In the distributed setup, the points \(p_{\text {cal},l}\) are constructed by applying the distributed mean to both points for each bin at each site:

  1. 1

    Set all \(b_1, \dots , b_{n_{\text {bin}}}\), and communicate them to the sites.

  2. 2

    Calculate the values \(c_{l, \text {pf}}^{(k)} = a_{\text {sum}}(\{\hat{f}(\varvec{x}_i^{(k)})\ |\ i \in \mathcal {I}_l^{(k)}\})\) and \(c_{l, \text {tf}}^{(k)} = a_{\text {sum}}(\{y_i^{(k)}\ |\ i \in \mathcal {I}_l^{(k)}\})\) for all \(l = 1, \dots , n_{\text {bin}}\).

  3. 3

    Send \(\{(c_{l, \text {tf}}^{(k)}, c_{l, \text {pf}}^{(k)}, |\mathcal {I}^{(k)}_l|)\ |\ k = 1, \dots , K, l = 1, \dots , n_{\text {bin}}\}\) to the host if \(|\mathcal {I}_l^{(k)}| \ge q\).

  4. 4

    The host calculates the calibration curve \(p_{\text {cal},l}\) by aggregating the elements \(\text {tf}_l = (\sum \nolimits _{k=1}^K |\mathcal {I}_l^{(k)}|)^{-1}\sum \nolimits _{k=1}^K c_{l,\text {tf}}^{(k)}\) and \(\text {pf}_l = (\sum \nolimits _{k=1}^K |\mathcal {I}_l^{(k)}|)^{-1}\sum \nolimits _{k=1}^K c_{l,\text {pf}}^{(k)}\) for \(l = 1,\dots ,n_{\text {bin}}\).

The distributed ROC-GLM

Two aspects are of relevance when building the distributed version of the ROC-GLM (distrROCGLM): (1) The distributed version of the empirical survivor function and (2) a distributed version of the probit regression. Figure 2 shows details of the general procedure. The starting point of the distributed ROC-GLM is the private data \(\mathcal {D}^{(1)}, \dots , \mathcal {D}^{(K)}\) on the K sites.

Fig. 2
figure 2

The distributed ROC-GLM procedure (distrROCGLM) calculates the distributed approximation \(\widetilde{\text {ROC}}_g\) of \(\text {ROC}_{g}\). The sites (here \(K = 3\)) communicate scores with added noise. Centrally, the global negative survivor function \(\tilde{S}_{\bar{D}}\) is determined and returned to the sites. Finally, the distributed probit regression operates on local intermediate data \(\mathcal {D}_{\text {ROC-GLM}}^{(k)}\)

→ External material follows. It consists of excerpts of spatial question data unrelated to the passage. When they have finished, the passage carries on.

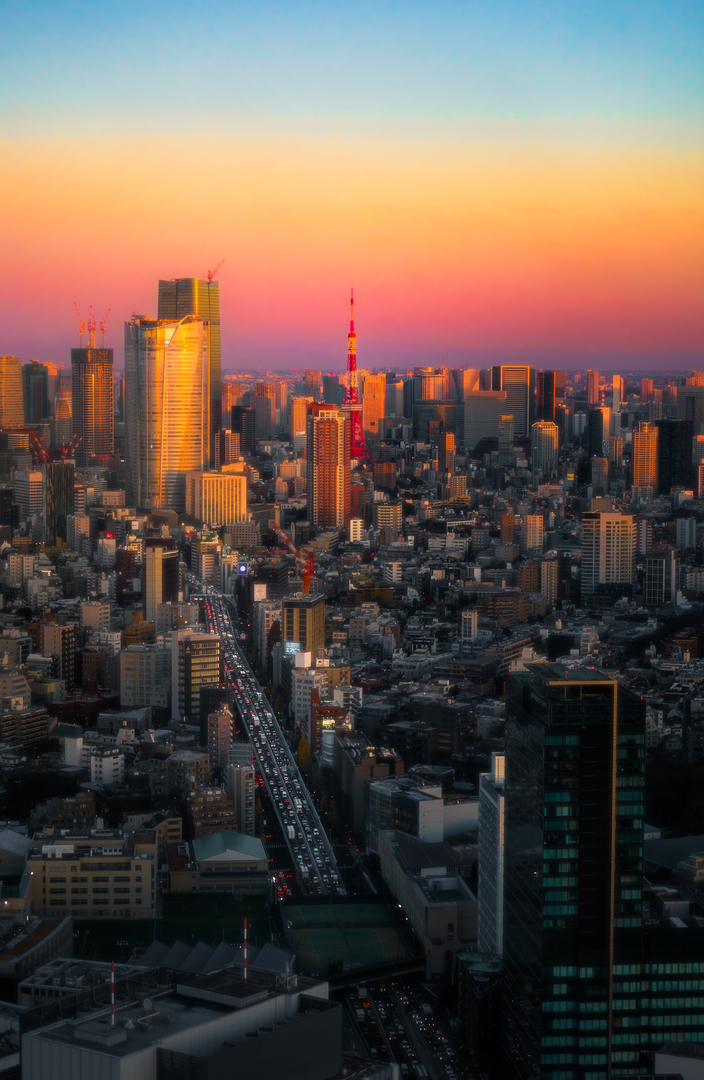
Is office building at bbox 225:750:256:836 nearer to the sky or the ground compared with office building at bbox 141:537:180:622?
nearer to the ground

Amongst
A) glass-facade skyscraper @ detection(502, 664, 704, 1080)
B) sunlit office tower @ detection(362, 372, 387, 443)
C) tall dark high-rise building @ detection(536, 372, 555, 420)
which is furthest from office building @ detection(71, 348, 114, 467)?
glass-facade skyscraper @ detection(502, 664, 704, 1080)

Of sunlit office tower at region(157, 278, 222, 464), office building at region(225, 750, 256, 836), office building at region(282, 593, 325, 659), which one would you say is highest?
sunlit office tower at region(157, 278, 222, 464)

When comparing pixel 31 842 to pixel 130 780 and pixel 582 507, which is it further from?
pixel 582 507

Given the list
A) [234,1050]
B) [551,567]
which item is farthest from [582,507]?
[234,1050]

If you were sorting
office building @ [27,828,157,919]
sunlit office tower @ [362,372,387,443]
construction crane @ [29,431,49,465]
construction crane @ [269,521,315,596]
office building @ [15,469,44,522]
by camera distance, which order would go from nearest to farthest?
1. office building @ [27,828,157,919]
2. construction crane @ [269,521,315,596]
3. office building @ [15,469,44,522]
4. construction crane @ [29,431,49,465]
5. sunlit office tower @ [362,372,387,443]

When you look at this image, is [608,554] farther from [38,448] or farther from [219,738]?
[38,448]

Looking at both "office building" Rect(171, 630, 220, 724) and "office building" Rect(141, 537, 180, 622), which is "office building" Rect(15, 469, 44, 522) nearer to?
"office building" Rect(141, 537, 180, 622)

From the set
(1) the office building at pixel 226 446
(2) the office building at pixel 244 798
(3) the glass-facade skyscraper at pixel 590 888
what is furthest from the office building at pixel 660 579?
(1) the office building at pixel 226 446
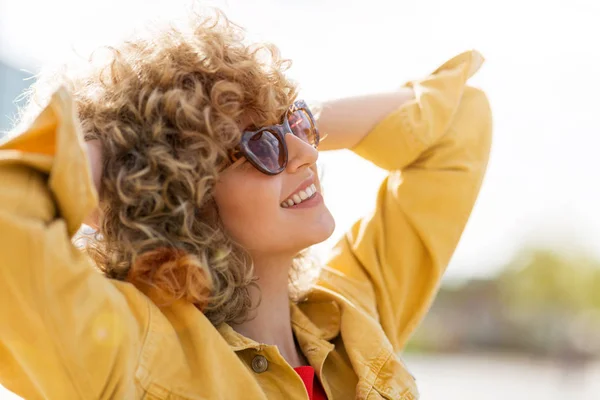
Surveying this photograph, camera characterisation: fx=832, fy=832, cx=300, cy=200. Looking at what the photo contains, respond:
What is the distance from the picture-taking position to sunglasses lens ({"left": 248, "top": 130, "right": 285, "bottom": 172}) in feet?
6.47

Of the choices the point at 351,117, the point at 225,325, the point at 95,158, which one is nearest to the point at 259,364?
the point at 225,325

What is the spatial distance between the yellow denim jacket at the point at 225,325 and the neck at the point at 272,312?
5cm

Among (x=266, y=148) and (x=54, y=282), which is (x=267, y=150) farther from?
(x=54, y=282)

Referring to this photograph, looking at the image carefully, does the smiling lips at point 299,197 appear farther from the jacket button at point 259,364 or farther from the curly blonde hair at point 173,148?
the jacket button at point 259,364

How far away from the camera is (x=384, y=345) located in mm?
2125

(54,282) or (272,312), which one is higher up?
(54,282)

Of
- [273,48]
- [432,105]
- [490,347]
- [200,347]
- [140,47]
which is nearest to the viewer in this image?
[200,347]

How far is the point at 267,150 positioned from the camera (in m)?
1.98

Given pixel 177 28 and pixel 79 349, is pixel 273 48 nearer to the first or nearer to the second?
pixel 177 28

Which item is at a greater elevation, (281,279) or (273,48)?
(273,48)

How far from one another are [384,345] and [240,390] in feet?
1.52

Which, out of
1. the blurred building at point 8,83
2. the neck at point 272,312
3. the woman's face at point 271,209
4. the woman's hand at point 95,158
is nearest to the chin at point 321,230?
the woman's face at point 271,209

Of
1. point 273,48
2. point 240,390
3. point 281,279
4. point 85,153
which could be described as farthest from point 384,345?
point 85,153

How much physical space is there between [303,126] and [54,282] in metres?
0.81
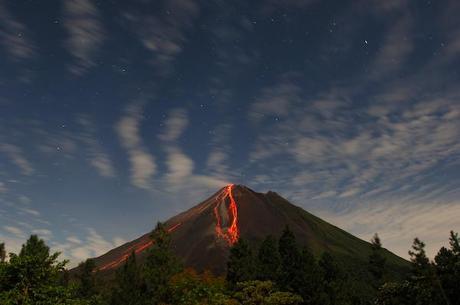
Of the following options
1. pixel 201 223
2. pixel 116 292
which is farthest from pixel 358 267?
pixel 116 292

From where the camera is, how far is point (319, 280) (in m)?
47.3

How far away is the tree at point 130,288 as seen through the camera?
46.1 meters

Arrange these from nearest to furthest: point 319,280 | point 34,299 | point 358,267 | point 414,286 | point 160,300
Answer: point 34,299 → point 414,286 → point 160,300 → point 319,280 → point 358,267

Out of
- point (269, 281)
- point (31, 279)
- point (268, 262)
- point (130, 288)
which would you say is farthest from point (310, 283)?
point (31, 279)

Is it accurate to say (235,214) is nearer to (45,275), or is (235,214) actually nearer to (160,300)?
(160,300)

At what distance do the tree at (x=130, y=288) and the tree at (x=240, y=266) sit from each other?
896 centimetres

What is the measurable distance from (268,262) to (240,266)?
25.0ft

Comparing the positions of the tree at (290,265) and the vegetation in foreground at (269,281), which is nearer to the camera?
the vegetation in foreground at (269,281)

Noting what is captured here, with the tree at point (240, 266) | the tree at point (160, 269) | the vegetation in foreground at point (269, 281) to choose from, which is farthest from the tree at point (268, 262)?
the tree at point (160, 269)

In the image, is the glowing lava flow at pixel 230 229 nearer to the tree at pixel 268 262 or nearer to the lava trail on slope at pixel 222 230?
the lava trail on slope at pixel 222 230

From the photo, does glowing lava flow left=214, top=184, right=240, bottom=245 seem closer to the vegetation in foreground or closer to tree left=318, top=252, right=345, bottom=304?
tree left=318, top=252, right=345, bottom=304

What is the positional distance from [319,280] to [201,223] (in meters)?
139

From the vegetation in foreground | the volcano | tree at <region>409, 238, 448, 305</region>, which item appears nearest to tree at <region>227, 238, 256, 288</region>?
the vegetation in foreground

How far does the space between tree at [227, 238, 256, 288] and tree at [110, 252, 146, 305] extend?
8.96 metres
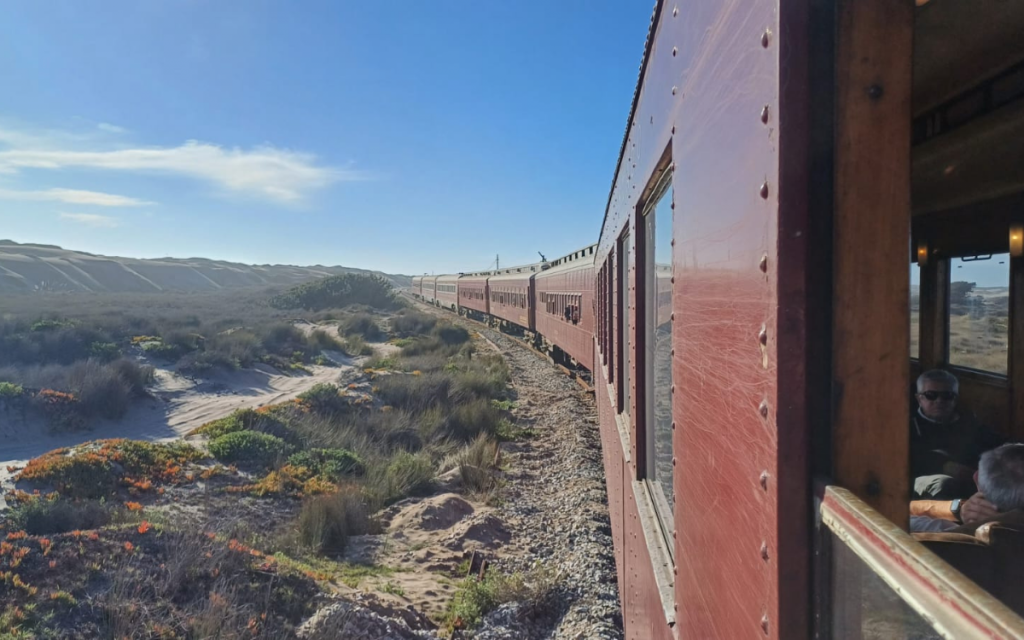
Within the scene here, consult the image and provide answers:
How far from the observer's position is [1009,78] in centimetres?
242

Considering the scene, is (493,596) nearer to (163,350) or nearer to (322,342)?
(163,350)

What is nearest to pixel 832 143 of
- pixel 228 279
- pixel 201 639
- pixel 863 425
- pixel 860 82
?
pixel 860 82

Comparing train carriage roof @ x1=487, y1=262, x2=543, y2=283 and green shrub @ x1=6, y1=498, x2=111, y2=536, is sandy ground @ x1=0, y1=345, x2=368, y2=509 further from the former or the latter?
train carriage roof @ x1=487, y1=262, x2=543, y2=283

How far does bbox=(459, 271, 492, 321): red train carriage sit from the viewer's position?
35.3 meters

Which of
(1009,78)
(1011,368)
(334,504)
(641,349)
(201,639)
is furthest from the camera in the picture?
(334,504)

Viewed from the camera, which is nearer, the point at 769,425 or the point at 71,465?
the point at 769,425

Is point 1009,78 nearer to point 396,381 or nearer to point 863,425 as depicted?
point 863,425

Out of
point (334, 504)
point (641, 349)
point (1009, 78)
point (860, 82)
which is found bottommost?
point (334, 504)

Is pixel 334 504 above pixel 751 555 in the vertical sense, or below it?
below

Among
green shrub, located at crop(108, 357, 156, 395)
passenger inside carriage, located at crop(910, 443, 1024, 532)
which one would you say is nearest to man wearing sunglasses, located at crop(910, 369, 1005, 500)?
passenger inside carriage, located at crop(910, 443, 1024, 532)

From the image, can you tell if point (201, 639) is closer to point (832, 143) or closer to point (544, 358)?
point (832, 143)

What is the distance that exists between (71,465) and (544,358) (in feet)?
49.9

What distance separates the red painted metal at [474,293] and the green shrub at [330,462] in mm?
24049

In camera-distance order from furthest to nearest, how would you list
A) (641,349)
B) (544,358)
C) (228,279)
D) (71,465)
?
(228,279)
(544,358)
(71,465)
(641,349)
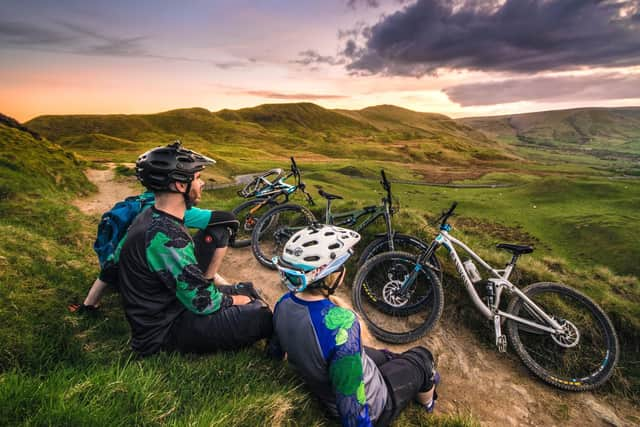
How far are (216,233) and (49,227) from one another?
269 inches

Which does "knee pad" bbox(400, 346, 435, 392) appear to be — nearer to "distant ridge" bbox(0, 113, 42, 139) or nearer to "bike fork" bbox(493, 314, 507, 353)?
"bike fork" bbox(493, 314, 507, 353)

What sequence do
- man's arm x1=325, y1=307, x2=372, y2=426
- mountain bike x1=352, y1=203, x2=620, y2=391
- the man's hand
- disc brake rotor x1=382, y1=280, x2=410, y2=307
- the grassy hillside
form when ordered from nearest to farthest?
the grassy hillside → man's arm x1=325, y1=307, x2=372, y2=426 → the man's hand → mountain bike x1=352, y1=203, x2=620, y2=391 → disc brake rotor x1=382, y1=280, x2=410, y2=307

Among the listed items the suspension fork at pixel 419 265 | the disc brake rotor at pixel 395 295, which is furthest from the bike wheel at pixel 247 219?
the suspension fork at pixel 419 265

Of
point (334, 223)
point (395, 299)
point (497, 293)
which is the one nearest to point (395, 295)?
point (395, 299)

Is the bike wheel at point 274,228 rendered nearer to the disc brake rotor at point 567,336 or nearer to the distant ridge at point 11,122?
the disc brake rotor at point 567,336

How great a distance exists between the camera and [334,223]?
833 centimetres

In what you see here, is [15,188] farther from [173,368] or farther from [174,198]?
[173,368]

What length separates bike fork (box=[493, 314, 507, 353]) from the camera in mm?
5576

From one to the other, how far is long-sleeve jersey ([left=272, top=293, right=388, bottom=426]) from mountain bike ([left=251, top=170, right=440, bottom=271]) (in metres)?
3.96

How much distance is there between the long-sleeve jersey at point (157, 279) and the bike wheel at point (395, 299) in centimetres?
348

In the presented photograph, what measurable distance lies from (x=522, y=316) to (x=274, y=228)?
6.94m

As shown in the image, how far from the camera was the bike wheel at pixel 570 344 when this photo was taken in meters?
5.26

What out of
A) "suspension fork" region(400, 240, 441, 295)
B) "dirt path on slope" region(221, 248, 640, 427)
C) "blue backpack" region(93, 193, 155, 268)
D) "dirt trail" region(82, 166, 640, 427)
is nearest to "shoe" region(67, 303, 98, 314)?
"blue backpack" region(93, 193, 155, 268)

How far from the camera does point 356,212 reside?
817cm
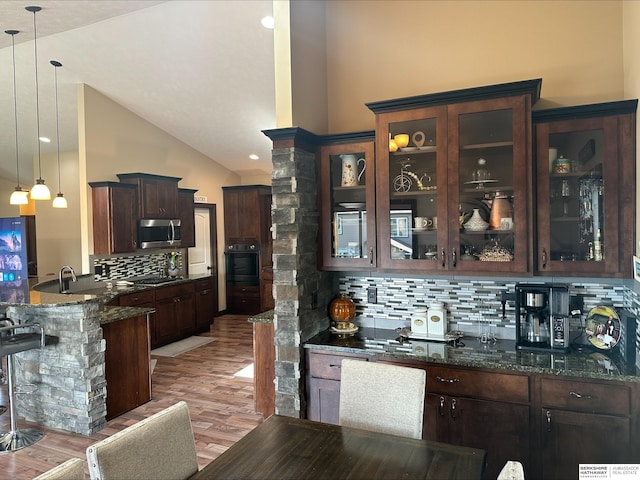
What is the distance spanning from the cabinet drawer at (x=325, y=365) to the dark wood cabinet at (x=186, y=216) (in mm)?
4613

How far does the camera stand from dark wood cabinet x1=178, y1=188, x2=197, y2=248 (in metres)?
6.89

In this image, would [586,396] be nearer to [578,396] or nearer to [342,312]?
[578,396]

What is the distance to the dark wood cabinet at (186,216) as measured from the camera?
6.89 metres

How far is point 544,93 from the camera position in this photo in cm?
276

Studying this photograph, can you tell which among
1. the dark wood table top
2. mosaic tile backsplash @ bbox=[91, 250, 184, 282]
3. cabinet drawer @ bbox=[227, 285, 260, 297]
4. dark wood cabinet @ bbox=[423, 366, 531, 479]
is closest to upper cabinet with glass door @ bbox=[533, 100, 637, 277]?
dark wood cabinet @ bbox=[423, 366, 531, 479]

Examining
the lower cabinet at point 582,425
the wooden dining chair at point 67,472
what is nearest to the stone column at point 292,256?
the lower cabinet at point 582,425

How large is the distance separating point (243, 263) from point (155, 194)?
2.44m

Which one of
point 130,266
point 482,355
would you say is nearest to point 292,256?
point 482,355

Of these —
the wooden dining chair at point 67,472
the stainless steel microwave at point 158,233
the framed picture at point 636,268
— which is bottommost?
the wooden dining chair at point 67,472

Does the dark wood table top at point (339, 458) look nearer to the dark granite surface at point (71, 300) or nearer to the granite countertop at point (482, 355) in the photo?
the granite countertop at point (482, 355)

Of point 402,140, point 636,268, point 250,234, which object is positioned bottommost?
point 636,268

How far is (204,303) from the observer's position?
22.6 ft

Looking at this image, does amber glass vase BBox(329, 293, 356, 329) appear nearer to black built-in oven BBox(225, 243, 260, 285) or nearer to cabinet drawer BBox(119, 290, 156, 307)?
cabinet drawer BBox(119, 290, 156, 307)

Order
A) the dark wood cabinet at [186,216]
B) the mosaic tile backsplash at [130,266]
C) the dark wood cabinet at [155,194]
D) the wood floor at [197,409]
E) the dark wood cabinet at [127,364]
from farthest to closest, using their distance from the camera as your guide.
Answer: the dark wood cabinet at [186,216] < the dark wood cabinet at [155,194] < the mosaic tile backsplash at [130,266] < the dark wood cabinet at [127,364] < the wood floor at [197,409]
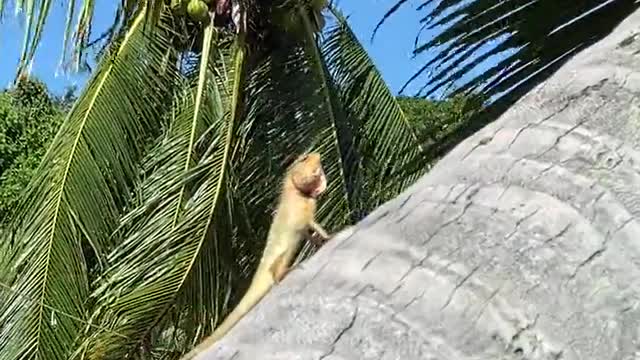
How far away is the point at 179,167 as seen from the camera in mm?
5863

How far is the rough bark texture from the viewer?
1.00m

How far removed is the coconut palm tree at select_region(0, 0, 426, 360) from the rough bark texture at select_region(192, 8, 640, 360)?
380 cm

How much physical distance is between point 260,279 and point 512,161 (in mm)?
584

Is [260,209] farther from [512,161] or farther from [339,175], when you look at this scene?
[512,161]

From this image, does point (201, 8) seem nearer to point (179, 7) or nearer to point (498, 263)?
point (179, 7)

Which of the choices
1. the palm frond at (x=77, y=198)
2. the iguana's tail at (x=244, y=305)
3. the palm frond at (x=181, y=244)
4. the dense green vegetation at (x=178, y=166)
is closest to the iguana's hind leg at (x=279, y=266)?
the iguana's tail at (x=244, y=305)

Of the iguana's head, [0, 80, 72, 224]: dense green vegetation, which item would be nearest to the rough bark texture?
the iguana's head

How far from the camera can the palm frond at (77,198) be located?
5.30m

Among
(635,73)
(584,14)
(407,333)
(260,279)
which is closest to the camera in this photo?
(407,333)

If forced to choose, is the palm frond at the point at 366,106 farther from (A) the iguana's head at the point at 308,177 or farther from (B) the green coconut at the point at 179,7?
(A) the iguana's head at the point at 308,177

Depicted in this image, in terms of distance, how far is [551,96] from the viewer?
1267 millimetres

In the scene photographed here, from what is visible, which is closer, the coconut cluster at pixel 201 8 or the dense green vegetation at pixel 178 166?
the dense green vegetation at pixel 178 166

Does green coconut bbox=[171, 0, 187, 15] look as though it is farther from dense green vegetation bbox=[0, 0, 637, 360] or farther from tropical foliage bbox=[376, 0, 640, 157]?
tropical foliage bbox=[376, 0, 640, 157]

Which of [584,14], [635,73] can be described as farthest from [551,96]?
[584,14]
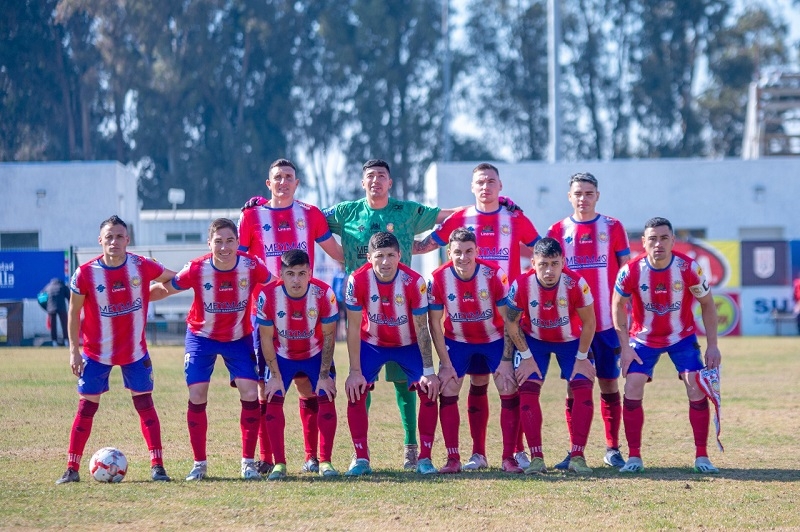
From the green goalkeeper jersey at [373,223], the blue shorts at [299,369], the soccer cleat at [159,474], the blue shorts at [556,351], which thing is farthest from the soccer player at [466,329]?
the soccer cleat at [159,474]

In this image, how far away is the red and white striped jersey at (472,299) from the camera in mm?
7977

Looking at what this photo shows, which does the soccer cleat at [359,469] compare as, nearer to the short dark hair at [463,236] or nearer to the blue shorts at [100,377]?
the blue shorts at [100,377]

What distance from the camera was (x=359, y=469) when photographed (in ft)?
25.4

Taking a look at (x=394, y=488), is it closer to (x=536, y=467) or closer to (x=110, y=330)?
(x=536, y=467)

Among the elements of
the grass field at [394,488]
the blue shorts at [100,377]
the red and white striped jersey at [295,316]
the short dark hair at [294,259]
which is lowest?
the grass field at [394,488]

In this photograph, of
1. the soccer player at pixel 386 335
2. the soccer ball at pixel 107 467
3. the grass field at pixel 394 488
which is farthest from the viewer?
the soccer player at pixel 386 335

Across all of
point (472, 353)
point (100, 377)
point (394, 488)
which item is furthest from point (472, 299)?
point (100, 377)

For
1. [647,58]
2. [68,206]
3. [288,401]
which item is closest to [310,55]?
[647,58]

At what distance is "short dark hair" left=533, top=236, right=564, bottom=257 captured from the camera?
25.4 ft

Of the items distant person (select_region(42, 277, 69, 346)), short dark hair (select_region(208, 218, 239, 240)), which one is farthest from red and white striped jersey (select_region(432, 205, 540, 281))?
distant person (select_region(42, 277, 69, 346))

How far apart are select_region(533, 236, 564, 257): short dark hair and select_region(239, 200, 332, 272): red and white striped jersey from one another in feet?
6.01

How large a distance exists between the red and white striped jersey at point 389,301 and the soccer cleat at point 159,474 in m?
1.77

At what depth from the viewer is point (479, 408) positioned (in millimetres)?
8047

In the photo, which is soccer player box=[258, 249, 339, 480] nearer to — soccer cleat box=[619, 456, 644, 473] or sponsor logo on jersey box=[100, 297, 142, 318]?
sponsor logo on jersey box=[100, 297, 142, 318]
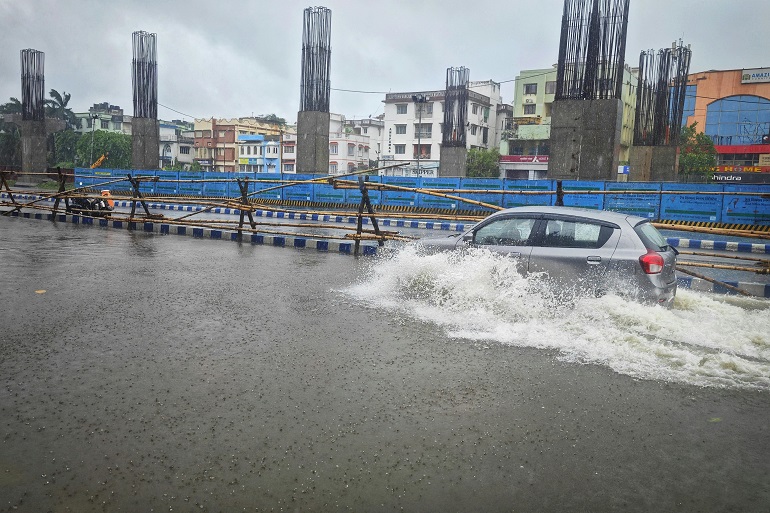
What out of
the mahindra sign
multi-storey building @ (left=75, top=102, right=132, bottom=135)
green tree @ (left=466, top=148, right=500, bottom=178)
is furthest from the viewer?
multi-storey building @ (left=75, top=102, right=132, bottom=135)

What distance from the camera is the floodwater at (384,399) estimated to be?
123 inches

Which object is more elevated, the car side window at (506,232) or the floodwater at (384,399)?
the car side window at (506,232)

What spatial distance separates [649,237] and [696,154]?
52486 millimetres

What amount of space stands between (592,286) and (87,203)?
2058cm

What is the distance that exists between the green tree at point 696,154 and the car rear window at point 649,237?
49.6 meters

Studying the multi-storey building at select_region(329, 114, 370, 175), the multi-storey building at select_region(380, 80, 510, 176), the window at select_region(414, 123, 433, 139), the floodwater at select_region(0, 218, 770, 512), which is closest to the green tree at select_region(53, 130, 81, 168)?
the multi-storey building at select_region(329, 114, 370, 175)

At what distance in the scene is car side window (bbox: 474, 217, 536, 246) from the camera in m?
7.60

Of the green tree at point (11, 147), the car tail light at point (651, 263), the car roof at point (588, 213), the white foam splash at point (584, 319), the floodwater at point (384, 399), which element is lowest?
the floodwater at point (384, 399)

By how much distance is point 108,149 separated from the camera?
7606 cm

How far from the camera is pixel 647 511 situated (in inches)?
117

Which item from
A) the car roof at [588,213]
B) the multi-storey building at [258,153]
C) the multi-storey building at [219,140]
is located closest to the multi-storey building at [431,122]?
the multi-storey building at [258,153]

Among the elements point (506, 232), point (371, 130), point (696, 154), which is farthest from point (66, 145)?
point (506, 232)

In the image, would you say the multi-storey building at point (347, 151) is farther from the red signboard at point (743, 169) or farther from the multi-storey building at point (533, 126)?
the red signboard at point (743, 169)

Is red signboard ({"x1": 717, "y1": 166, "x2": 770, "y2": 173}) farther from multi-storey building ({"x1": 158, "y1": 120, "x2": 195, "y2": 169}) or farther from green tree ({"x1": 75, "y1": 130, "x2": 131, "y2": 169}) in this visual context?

The global survivor function \(\hat{S}_{0}\) is approximated by \(\tilde{S}_{0}\) (Approximating the global survivor functions section) using principle A2. The computation of \(\tilde{S}_{0}\) depends on the level of privacy induced by the \((\varepsilon ,\delta )\) DP parameters (Differential privacy section). The accuracy of the AUC as well as its CI depends on the choice of \(\varepsilon\) and \(\delta\). The global survivor function \(\tilde{S}_{0}\) is transmitted to each of the K sites and allows calculation of a local version of the intermediate data set \(\mathcal {D}_{\text {ROC-GLM}}^{(k)}\) (see The ROC-GLM section). The distributed probit regression complies with principle A1 and produces the distributed ROC-GLM parameter estimates (see Distributed GLM section). Using the ROC-GLM of these parameters, denoted by \(\widetilde{\text {ROC}}_g\), allows calculation of the approximated AUC, denoted by \(\widetilde{AUC}_{\text {ROC-GLM}} = \int _0^1 \widetilde{\text {ROC}}_g(t|\hat{\varvec{\gamma }})\ dt\). Finally, the CIs can be calculated based on a variance estimation, which also complies with principle A2 (see Distributed CIs for the AUC based on the Score function section).

The distributed GLM model building

Distributed GLM section describes the federation of the Fisher Scoring algorithm and explains how it can be applied under principle A2. Therefore, distributed privacy protected GLM model building does not pose specific challenges.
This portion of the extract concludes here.